Cutting each agent’s tool access also cuts the token overhead that eats small models alive, the same schema-bloat problem I hit with my Ansible agents. A 4B model with three tools stays coherent a lot longer than one carrying twenty tool definitions it mostly won’t use.

The loop

The test project was a small text adventure game, picked deliberately because it doesn’t matter.
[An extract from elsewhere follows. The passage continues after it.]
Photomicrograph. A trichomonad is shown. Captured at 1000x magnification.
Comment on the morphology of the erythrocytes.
A design doc holds the backlog, top task first, one tiny change at a time:

## Backlog
1. Add a "look" command that reprints the room description
2. Items in rooms: pick up, drop, inventory list
3. Save/load to a JSON file

The orchestrator reads the top task, hands it to the coder, the tester runs the game and reports back, and the loop repeats. If the pattern breaks, it breaks on something that doesn’t matter. That’s why the toy project earns its place.
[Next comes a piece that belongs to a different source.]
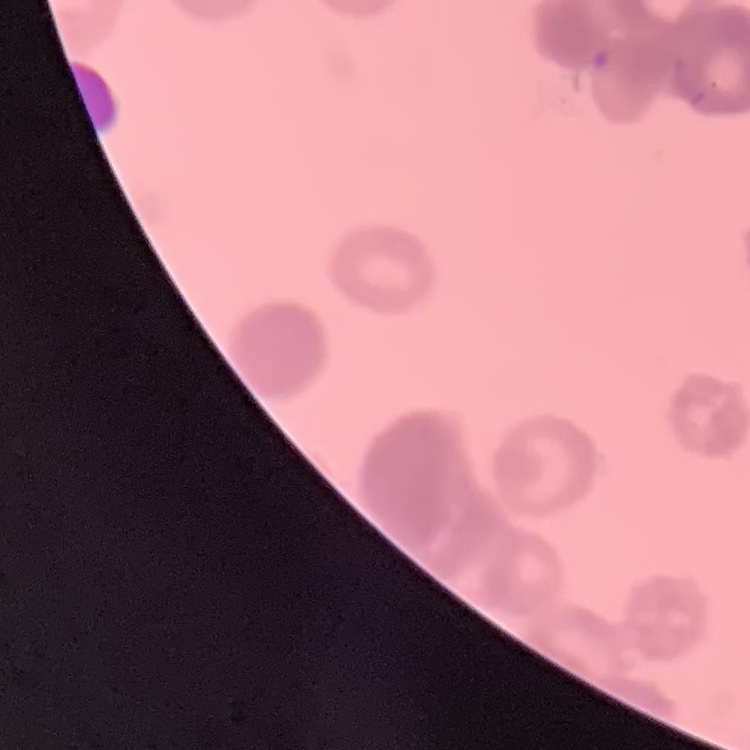
Rouleaux formation.

image type = square crop of a larger photomicrograph
preparation = thin blood film
stain = Field's or Giemsa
What the small models taught me

The biggest lesson: small local models fall apart when you hand them big asks. Give one a whole feature and it wanders off and breaks things. Give it one tiny change with clear conventions to follow and it usually gets there. Task size is the real tuning knob, more than temperature or prompts.

The second lesson was the escalation rule. If the coder fails the same task twice, the orchestrator stops retrying, logs the failure to my shared memory system, and the task gets flagged for a bigger cloud model:

on second failure:
  store_memory(topic="escalations",
    text="Task 3 (save/load) failed twice: JSON serialization of
          room objects. Needs bigger model or human.")
  mark task ESCALATED, move to next

Without that rule, a small model will happily burn an afternoon failing the same task forty ways. Same way a shop runs: the apprentice does the oil changes, and you don’t hand them a transmission rebuild just because they’re standing there.

The same pattern now does real work on my network automation. A read-only recon agent investigates how my Ansible repos are structured, then a writer agent drafts playbooks that match those conventions. The takeaway: orchestration isn’t about making one agent smarter. It’s about limiting what each agent can do so the whole team stays predictable.